# Will jetta seats fit in a new beetle?



## halchka99 (Apr 18, 2002)

Gf's car needs new seats, will jetta seats fit the new beetle rails?


----------



## gt2437 (Jul 29, 2000)

*Re: Will jetta seats fit in a new beetle? (halchka99)*


_Quote, originally posted by *halchka99* »_Gf's car needs new seats, will jetta seats fit the new beetle rails?

yes, but has same issues of airbag connector change in 2001 (if applicable) as in GTI/Jetta's.


----------



## halchka99 (Apr 18, 2002)

*Re: Will jetta seats fit in a new beetle? (gt2437)*


_Quote, originally posted by *gt2437* »_
yes, but has same issues of airbag connector change in 2001 (if applicable) as in GTI/Jetta's.

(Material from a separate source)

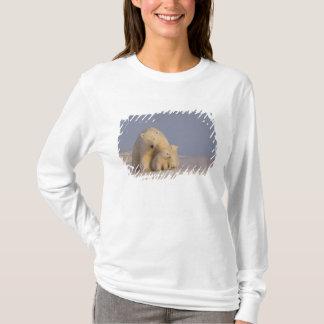 polar bear, Ursus maritimus, sow with newborn 2 T-Shirt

so basically if the seats are out of anything newer then 00 the connectors will be different? The Beetle is a 99.


----------



## BigBlockBug (Oct 7, 2003)

*Re: Will jetta seats fit in a new beetle? (halchka99)*

also the jetta does not have the tilt otion like the 2 doors do, it will be very difficult to get into the backseat of the car with them installed


----------



## FastAndFurious (Feb 2, 2002)

*Re: Will jetta seats fit in a new beetle? (BigBlockBug)*

you can splice the connectors or install a resistor to disable the airbags in the seats. But yeah what he said, unless u never have to get in the back seat it would be pointless.


----------